Have you ever gone to a website and kicked the tires? Well, uTest, a Boston-based startup, pulled 600 software professionals together from 20 countries to do exactly that.
The company, which has a bench of 21,000 professional testers from 159 countries, wanted to see which of the three major retail websites -- those run by Amazon.com (AMZN), Walmart (WMT) and Target (TGT) -- is the least buggy. The winner: Amazon.
The test had the team clicking through each of the websites and ranking them on pricing, ease of use, product search capacity, reviews and ratings and product comparison tools. Amazon, uTest found, took the top spot in nearly every category, while Walmart's website won for product search capabilities and scored well on pricing. Target's website ranked lowest in all categories and is where most of the bugs were found (261, more than half of all reported).
According to Matt Johnston, vice president of marketing and community at uTest, said, "The bugs could be anything from the page didn't load properly, or a button was hidden behind an image, all the way to security issues." Cross-site scripting exposure was among the security flaws found on one of the retail websites, Johnston disclosed, refusing to name the company -- but the retailer was told of the risk.
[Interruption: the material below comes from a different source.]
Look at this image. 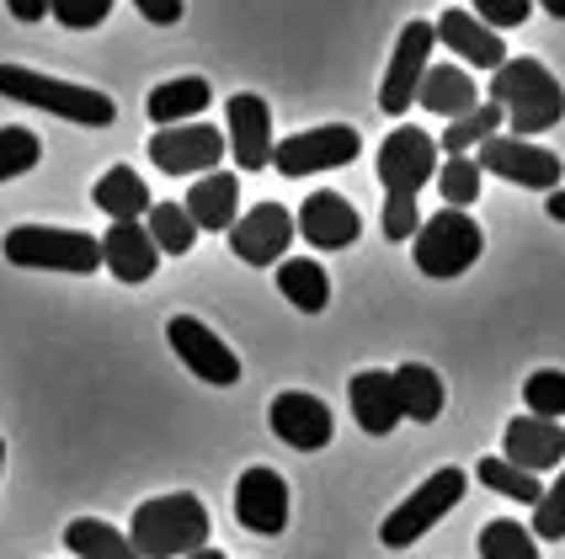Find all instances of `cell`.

Back in August, uTest conducted a similar exercise on search engines, with more than 1,100 testers from 50 countries testing Google (GOOG), Microsoft's (MSFT) Bing and Yahoo! (YHOO). Close to 90% of the testers reported that they favored Google above the others, but 10% reported that, after testing the three search engines, they would make Bing their default search engine, and 30% were pleasantly surprised by the new Microsoft tool. Bing had the most bugs, though it did score well in usability and design.